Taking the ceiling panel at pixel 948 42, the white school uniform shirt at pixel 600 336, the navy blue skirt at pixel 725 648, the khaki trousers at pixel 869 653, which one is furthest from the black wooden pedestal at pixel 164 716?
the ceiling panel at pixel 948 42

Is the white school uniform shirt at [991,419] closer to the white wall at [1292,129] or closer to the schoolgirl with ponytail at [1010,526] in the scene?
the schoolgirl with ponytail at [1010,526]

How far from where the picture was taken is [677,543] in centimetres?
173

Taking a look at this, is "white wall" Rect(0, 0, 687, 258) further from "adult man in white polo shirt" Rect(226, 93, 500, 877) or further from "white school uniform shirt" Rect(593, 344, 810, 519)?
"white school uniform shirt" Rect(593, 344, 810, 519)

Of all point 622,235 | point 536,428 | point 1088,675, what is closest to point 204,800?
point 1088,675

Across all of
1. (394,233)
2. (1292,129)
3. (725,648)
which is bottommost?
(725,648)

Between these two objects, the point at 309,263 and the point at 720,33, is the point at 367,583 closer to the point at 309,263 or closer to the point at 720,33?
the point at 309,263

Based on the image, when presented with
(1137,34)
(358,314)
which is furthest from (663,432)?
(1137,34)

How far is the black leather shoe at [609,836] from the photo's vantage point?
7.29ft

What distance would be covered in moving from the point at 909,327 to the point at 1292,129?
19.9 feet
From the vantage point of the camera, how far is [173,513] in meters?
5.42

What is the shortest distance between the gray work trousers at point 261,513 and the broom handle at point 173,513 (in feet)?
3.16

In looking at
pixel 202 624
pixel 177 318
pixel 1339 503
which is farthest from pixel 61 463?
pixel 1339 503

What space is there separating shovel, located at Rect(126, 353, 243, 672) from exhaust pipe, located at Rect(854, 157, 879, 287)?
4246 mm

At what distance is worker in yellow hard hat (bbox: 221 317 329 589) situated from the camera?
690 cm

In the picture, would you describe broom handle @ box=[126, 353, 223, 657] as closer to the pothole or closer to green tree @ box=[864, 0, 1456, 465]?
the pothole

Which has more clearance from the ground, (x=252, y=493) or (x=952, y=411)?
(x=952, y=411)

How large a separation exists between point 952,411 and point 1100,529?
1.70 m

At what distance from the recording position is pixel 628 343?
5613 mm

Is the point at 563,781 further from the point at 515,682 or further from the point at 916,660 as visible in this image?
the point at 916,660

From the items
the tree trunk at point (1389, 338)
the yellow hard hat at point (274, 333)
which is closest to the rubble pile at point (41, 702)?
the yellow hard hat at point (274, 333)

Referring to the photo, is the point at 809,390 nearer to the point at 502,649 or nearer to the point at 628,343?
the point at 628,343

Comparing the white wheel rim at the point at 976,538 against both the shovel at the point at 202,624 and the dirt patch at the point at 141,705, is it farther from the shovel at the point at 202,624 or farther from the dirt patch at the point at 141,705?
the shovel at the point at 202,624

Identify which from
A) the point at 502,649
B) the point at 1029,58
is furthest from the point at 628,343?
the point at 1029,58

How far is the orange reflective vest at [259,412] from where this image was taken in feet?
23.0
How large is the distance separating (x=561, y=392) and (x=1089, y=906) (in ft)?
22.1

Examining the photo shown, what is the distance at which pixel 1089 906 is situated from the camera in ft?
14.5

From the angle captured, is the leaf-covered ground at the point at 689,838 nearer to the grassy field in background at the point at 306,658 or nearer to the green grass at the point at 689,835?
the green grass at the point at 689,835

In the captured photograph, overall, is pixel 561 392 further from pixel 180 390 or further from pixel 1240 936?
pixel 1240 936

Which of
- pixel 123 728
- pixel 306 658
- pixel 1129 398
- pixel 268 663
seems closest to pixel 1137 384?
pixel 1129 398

______

Requirements: Print every row above again, word for word, with nothing changed.

Answer to this task:
Taking the ceiling panel at pixel 948 42, the white school uniform shirt at pixel 600 336, the navy blue skirt at pixel 725 648, the khaki trousers at pixel 869 653, which one is furthest from the black wooden pedestal at pixel 164 716?
the ceiling panel at pixel 948 42

Is the white school uniform shirt at [991,419] closer to the white wall at [1292,129] or closer to the schoolgirl with ponytail at [1010,526] in the scene?
the schoolgirl with ponytail at [1010,526]

How far from where the picture was taken is [677,543] in centimetres?
173

Taking a look at this, is "white wall" Rect(0, 0, 687, 258) further from "adult man in white polo shirt" Rect(226, 93, 500, 877) or further from "white school uniform shirt" Rect(593, 344, 810, 519)?
"white school uniform shirt" Rect(593, 344, 810, 519)

Of all point 622,235 | point 536,428 | point 1088,675, what is closest to point 204,800?
point 1088,675

Across all of
1. (394,233)
2. (1292,129)
3. (725,648)
which is bottommost?
(725,648)

Between these two objects, the point at 309,263 and the point at 720,33, is the point at 367,583 closer to the point at 309,263 or closer to the point at 720,33?
the point at 309,263

Based on the image, when presented with
(1137,34)
(358,314)
which is furthest from (663,432)?
(1137,34)

How far is the black leather shoe at [609,836] from the photo's vantage point?
7.29ft

What distance would be covered in moving from the point at 909,327 to the point at 1292,129?
19.9 feet
From the vantage point of the camera, how far is [173,513] in meters?
5.42

What is the shortest distance between the gray work trousers at point 261,513 and the broom handle at point 173,513 (in feet)?
3.16

In looking at
pixel 202 624
pixel 177 318
pixel 1339 503
which is farthest from pixel 61 463?
pixel 1339 503

What space is there separating shovel, located at Rect(126, 353, 243, 672) from exhaust pipe, located at Rect(854, 157, 879, 287)?
4246 mm

At what distance is worker in yellow hard hat (bbox: 221 317 329 589) situated from the camera?
690 cm

In the picture, would you describe broom handle @ box=[126, 353, 223, 657] as closer to the pothole or closer to green tree @ box=[864, 0, 1456, 465]?
the pothole

Which has more clearance from the ground, (x=252, y=493) or (x=952, y=411)?
(x=952, y=411)

How large a separation exists between point 952,411 and point 1100,529?
1.70 m

At what distance from the recording position is pixel 628 343?
5613 mm

Is the point at 563,781 further from the point at 515,682 or further from the point at 916,660 as visible in this image?
the point at 916,660

From the items
the tree trunk at point (1389, 338)
the yellow hard hat at point (274, 333)
which is closest to the rubble pile at point (41, 702)?
the yellow hard hat at point (274, 333)

Referring to the photo, is the point at 809,390 nearer to the point at 502,649 or nearer to the point at 628,343?
the point at 628,343

Comparing the white wheel rim at the point at 976,538 against both the shovel at the point at 202,624 and the dirt patch at the point at 141,705, is it farther from the shovel at the point at 202,624 or farther from the dirt patch at the point at 141,705?
the shovel at the point at 202,624

Identify which from
A) the point at 502,649
B) the point at 1029,58
is furthest from the point at 628,343?
the point at 1029,58

How far is the orange reflective vest at [259,412] from where this image was taken in feet?
23.0
How large is the distance separating (x=561, y=392) and (x=1089, y=906) (in ft)?
22.1

Examining the photo shown, what is the distance at which pixel 1089 906 is situated from the camera in ft?
14.5

From the angle captured, is the leaf-covered ground at the point at 689,838 nearer to the grassy field in background at the point at 306,658 or nearer to the green grass at the point at 689,835?
the green grass at the point at 689,835

In the captured photograph, overall, is pixel 561 392 further from pixel 180 390 or further from pixel 1240 936?
pixel 1240 936

Which of
- pixel 123 728
- pixel 306 658
- pixel 1129 398
- pixel 268 663
seems closest to pixel 1137 384?
pixel 1129 398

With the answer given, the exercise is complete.